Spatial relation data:

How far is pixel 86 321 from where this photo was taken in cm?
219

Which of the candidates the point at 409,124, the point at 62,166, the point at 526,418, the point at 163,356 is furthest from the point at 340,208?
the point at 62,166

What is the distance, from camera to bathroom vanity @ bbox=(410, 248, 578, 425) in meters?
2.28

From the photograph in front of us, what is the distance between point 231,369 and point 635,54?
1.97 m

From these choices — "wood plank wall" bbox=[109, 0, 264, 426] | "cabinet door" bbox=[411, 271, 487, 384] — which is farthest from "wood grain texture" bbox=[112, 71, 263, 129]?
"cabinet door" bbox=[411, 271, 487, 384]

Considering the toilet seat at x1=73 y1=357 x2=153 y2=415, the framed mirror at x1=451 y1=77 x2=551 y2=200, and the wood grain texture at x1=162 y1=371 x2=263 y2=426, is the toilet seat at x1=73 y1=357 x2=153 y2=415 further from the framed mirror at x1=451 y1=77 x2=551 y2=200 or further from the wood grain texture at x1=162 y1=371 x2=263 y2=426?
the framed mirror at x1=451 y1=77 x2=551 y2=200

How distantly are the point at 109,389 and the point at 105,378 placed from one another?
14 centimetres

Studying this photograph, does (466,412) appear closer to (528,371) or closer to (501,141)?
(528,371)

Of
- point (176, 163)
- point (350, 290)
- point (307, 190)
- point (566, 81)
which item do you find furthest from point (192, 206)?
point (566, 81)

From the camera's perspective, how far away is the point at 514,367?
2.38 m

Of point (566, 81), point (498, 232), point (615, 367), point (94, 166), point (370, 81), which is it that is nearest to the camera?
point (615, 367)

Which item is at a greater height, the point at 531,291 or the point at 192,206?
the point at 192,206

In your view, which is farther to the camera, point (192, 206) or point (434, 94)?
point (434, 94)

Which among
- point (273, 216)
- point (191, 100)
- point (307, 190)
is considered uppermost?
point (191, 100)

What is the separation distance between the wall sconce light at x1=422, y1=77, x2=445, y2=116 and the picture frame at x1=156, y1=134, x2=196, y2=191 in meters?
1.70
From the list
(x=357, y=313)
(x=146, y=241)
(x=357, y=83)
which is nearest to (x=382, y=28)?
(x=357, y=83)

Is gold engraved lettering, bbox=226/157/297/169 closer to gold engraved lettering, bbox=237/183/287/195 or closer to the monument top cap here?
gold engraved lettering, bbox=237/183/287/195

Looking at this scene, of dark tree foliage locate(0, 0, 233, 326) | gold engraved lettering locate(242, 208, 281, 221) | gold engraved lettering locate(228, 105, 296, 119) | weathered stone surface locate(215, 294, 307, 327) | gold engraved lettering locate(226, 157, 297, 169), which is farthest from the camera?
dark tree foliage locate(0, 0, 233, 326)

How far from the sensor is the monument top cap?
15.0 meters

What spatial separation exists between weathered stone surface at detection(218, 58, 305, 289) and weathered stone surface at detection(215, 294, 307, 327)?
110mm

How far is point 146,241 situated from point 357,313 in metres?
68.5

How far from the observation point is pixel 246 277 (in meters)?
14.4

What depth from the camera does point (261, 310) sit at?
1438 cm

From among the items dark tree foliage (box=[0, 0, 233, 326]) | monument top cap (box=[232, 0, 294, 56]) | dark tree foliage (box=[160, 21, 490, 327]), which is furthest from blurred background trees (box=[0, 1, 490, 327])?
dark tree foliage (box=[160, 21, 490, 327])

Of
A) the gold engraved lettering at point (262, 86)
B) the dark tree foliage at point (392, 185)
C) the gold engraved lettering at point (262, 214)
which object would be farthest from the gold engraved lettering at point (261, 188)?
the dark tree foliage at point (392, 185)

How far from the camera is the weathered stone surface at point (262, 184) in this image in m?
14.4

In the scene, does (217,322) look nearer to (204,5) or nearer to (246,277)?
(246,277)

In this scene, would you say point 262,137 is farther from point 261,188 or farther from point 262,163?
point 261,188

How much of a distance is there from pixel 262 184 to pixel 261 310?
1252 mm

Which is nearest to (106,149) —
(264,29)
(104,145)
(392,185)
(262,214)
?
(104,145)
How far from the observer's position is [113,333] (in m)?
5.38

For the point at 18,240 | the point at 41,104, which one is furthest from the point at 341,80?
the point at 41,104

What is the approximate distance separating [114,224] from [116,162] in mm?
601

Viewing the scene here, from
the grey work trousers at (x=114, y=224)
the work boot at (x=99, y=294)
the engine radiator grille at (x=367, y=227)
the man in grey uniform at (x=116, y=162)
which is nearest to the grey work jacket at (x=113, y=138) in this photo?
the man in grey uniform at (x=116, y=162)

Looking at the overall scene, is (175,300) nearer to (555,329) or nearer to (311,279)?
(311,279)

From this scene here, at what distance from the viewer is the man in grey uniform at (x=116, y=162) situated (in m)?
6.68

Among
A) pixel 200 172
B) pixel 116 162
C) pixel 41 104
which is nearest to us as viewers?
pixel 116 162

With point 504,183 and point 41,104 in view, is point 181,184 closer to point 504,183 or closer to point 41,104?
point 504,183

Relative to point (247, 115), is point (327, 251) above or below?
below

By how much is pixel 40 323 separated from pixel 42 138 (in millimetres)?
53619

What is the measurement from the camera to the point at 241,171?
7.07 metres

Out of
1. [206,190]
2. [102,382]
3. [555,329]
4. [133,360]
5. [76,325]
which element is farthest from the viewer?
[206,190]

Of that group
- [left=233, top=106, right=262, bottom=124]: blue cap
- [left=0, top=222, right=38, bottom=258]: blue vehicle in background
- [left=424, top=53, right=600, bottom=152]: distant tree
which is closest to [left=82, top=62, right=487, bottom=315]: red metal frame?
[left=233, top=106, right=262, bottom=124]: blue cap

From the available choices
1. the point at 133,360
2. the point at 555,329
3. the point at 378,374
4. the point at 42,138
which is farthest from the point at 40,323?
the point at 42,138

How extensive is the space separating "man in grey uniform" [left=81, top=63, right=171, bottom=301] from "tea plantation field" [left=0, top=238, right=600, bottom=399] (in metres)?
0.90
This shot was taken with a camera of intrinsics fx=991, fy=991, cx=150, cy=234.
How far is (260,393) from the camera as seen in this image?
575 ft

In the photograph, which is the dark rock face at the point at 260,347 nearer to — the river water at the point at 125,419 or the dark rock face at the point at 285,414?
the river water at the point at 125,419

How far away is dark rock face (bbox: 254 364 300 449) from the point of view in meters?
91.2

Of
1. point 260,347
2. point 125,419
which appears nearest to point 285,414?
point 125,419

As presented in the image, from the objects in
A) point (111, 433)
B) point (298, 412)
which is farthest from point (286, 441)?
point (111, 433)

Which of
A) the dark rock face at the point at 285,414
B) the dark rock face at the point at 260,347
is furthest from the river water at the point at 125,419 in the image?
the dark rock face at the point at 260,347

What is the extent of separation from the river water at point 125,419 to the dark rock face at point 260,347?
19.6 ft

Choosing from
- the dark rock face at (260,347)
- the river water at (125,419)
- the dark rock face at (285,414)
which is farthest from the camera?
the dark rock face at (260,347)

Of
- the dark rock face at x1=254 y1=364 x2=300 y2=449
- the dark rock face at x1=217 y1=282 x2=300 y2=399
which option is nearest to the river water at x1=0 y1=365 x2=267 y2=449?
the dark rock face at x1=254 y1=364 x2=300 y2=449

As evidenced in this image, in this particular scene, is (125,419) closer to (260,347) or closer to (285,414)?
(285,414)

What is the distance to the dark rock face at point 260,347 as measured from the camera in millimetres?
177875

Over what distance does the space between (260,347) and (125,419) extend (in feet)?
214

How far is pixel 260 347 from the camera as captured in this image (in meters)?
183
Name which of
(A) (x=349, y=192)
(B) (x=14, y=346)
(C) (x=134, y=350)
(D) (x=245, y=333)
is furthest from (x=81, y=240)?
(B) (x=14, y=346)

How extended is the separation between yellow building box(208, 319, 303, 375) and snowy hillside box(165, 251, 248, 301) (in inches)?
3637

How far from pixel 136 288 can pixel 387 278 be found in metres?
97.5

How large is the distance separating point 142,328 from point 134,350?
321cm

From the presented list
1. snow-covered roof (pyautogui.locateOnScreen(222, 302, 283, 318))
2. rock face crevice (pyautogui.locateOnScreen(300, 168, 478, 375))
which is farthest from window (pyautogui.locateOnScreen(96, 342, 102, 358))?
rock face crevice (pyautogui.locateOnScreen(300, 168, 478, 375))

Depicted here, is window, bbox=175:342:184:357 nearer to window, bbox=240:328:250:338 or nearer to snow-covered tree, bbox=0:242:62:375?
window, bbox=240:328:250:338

* [Exercise details]: Reproduce, exactly and with nothing added, the lines from the one that includes "Choosing from" through the last line of the material.

* [Result]:
Choosing from
- the dark rock face at (260,347)
- the river water at (125,419)
- the dark rock face at (285,414)
which is farthest from the camera?
the dark rock face at (260,347)

Of
- the dark rock face at x1=254 y1=364 x2=300 y2=449
- the dark rock face at x1=217 y1=282 x2=300 y2=399
which option is nearest to the river water at x1=0 y1=365 x2=267 y2=449?
the dark rock face at x1=254 y1=364 x2=300 y2=449

As evidenced in this image, in this particular scene, is (125,419) closer to (260,347) or closer to (285,414)?
(285,414)

What is the distance to the dark rock face at point 260,347 as measured from the camera in millimetres?
177875

Over what distance does the space between (260,347) and (125,419) extend (in feet)?
214

How far is pixel 260 347 from the camera as captured in this image (in meters)?
183
Name which of
(A) (x=349, y=192)
(B) (x=14, y=346)
(C) (x=134, y=350)
(D) (x=245, y=333)
is furthest from (x=81, y=240)?
(B) (x=14, y=346)

How extended is the separation between yellow building box(208, 319, 303, 375) and snowy hillside box(165, 251, 248, 301) (in inches)?
3637

How far from pixel 136 288 can pixel 387 278 be found in metres?
97.5

How large is the distance separating point 142,328 from point 134,350?
321cm

From the presented list
1. snow-covered roof (pyautogui.locateOnScreen(222, 302, 283, 318))
2. rock face crevice (pyautogui.locateOnScreen(300, 168, 478, 375))
which is farthest from window (pyautogui.locateOnScreen(96, 342, 102, 358))?
rock face crevice (pyautogui.locateOnScreen(300, 168, 478, 375))

Depicted here, is window, bbox=175:342:184:357 nearer to window, bbox=240:328:250:338 or nearer to snow-covered tree, bbox=0:242:62:375?
window, bbox=240:328:250:338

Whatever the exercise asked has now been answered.